The justice of the peace (Dutch: vredegerecht, French: justice de paix, German: Friedensgericht) is the small claims court in the judicial system of Belgium, and stands at the bottom of the Belgian judicial hierarchy. There is a justice of the peace for each judicial canton, which is the smallest geographical subdivision of Belgium for judicial purposes. Most judicial cantons cover multiple municipalities, except in the case of larger towns and cities, which are often divided into multiple judicial cantons. A judicial canton has an average population of 50,000 to 60,000 people, but some have a population as low as 30,000 people or as high as 100,000 people. The justices of the peace only have jurisdiction over their own canton. As of 2017, there are 187 cantons with as many justices of the peace in Belgium, who hear cases in 229 seats.
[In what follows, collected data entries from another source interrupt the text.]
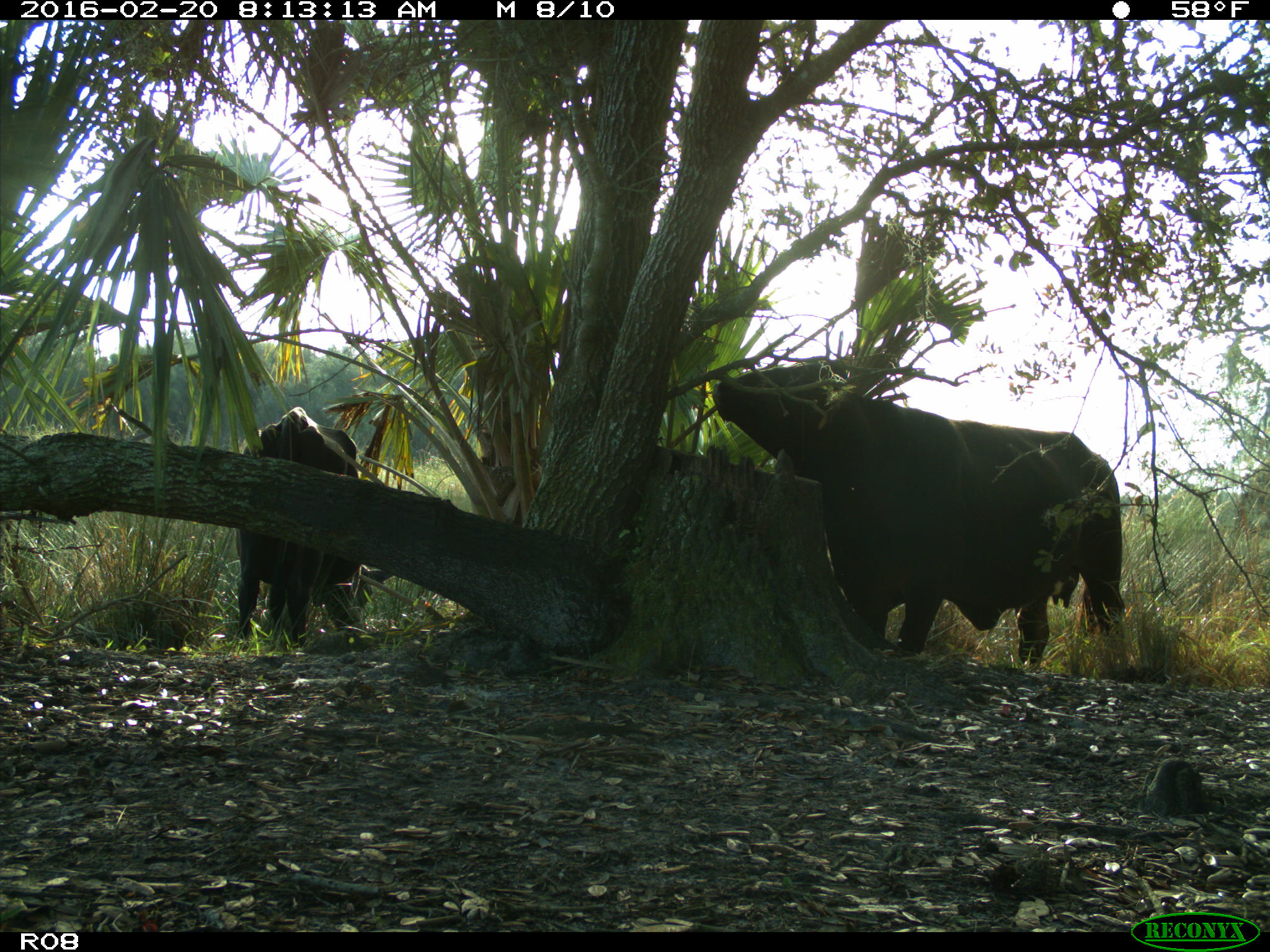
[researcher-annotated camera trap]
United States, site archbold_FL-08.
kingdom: Animalia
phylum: Chordata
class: Mammalia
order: Artiodactyla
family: Bovidae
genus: Bos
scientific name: Bos taurus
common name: domestic cow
Bos taurus (domestic cow).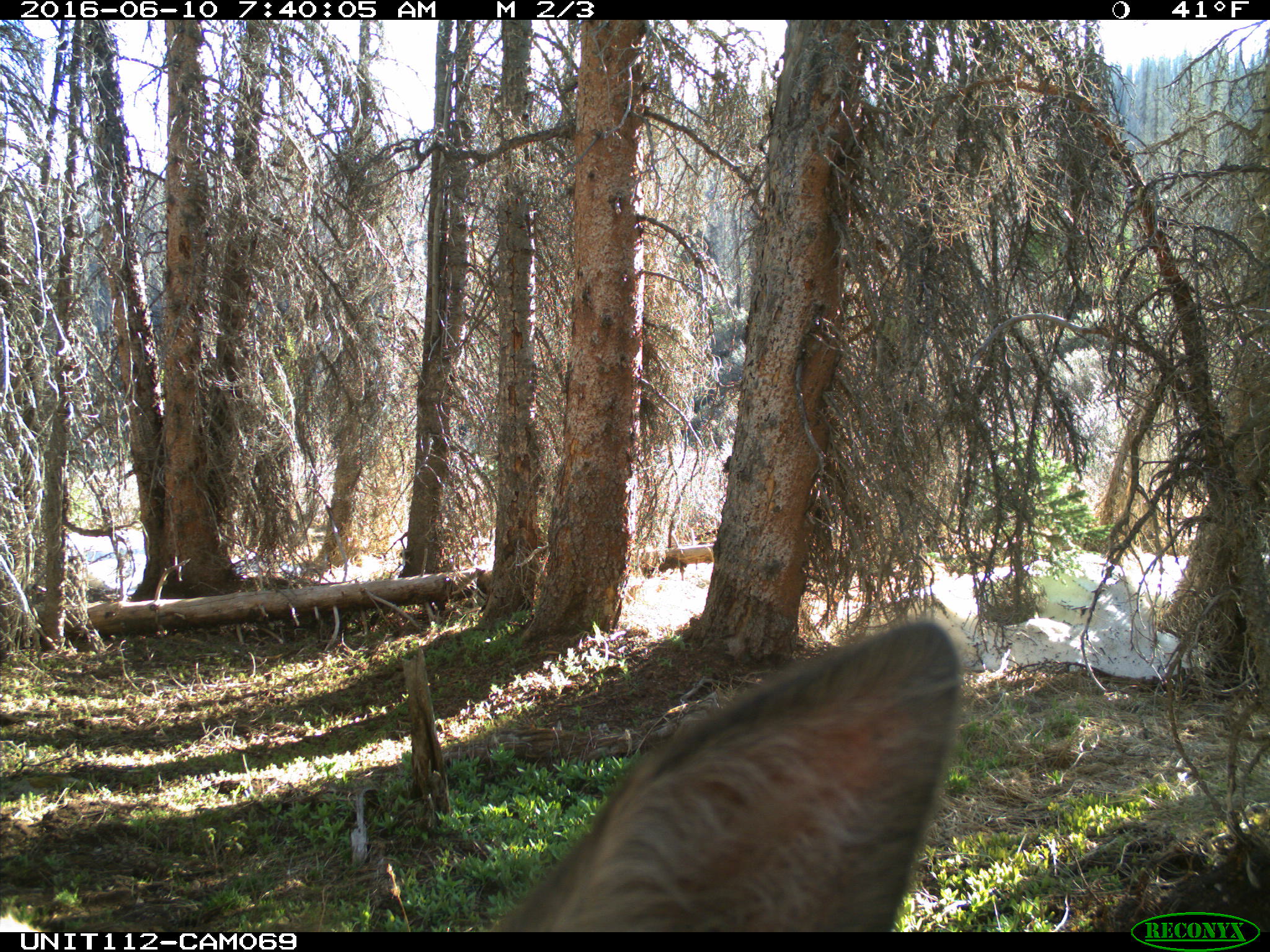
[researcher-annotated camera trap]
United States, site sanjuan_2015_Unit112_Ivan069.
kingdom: Animalia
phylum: Chordata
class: Mammalia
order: Artiodactyla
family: Cervidae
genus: Cervus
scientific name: Cervus elaphus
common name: red deer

A judge of the peace (Dutch: vrederechter, French: juge de paix, German: Friedensrichter) chairs the justice of the peace. Judges of the peace are professional, law-trained magistrates who are, like all judges in Belgium, appointed for life until their retirement age. The judges of the peace hear cases as single judges, but are always assisted by a clerk. Because the justices of the peace hear only civil cases, there is (generally) no prosecutor present during their hearings. Both the claimant and the defendant in a case can be assisted or represented by counsel, but this is not required. Lawyers or notaries can act as locum tenens judge of the peace whenever the judge of the peace is absent. The organisation of the justices of the peace and their rules of civil procedure are laid down in the Belgian Judicial Code.
They have original jurisdiction over civil cases in which the disputed amount does not exceed 5,000 euro (as of September 2018), except for the matters over which another court or tribunal has exclusive jurisdiction (disputes between companies for example, over which the enterprise tribunal has jurisdiction). In addition, the justices of the peace also have original jurisdiction over a number of matters irrespective of the disputed amount, such as cases involving the renting or leasing of real estate, evictions, easement, land consolidation, consumer credit or unpaid utility bills.
An important feature of the justices of the peace in these types of cases is the option of conciliation. This is a procedure free of charge in which the claimant and defendant appear voluntarily before the judge of the peace, who then tries to negotiate an amicable settlement between both parties. If the conciliation fails, the claimant may still choose to bring an actual lawsuit against the defendant to the justice of the peace, which will then deliver a binding judgement. A second notable point is that it is not uncommon for judges of the peace to visit places and properties involved in a case (for example, a plot of land of which the property line is disputed) together with the clerk, claimant and defendant, in order to gain a better understanding of the dispute.
Aside from purely civil cases, the justices of the peace also have original jurisdiction in certain aspects of family law, most notably legal guardianships for incapacitated seniors, and the involuntary commitment of the mentally ill to psychiatric facilities.
Lastly, in addition to the administration of justice, the judges of the peace also have certain duties of a more administrative nature, such as overseeing certain public auctions, swearing in certain officials like lock keepers and gaugers, and overseeing the vote counting in electoral cantons during an election.
Judgements made by the justices of the peace can be appealed to the civil or family sections of the tribunals of first instance, depending on the nature of the case. The judgements then delivered on these appeals by the tribunals of first instance are final; they cannot be further appealed to the courts of appeal. However, an appeal in cassation to the Court of Cassation on questions of law, not on questions of fact, is still possible on these final judgements.
The judgements made by the justices of the peace in petty cases where the disputed amount does not exceed 2,000 euro (as of September 2018) cannot be appealed (except for an appeal in cassation).
According to the statistics provided by the College of the courts and tribunals of Belgium, a total of 443,366 new cases were opened at all justices of the peace in 2015 (conciliation procedures excluded), next to a total of 432,350 cases that were closed at all justices of the peace in 2015 (including any cases opened before 2015). Aside from these cases, a total of 60,422 conciliation procedures were started at all justices of peace, of which 11,900 (or 19.7%) resulted in an amicable settlement being concluded. A total of 2,912 cases were transferred to a tribunal of first instance or the Court of Cassation in the context of a judgement of the justice of the peace being appealed.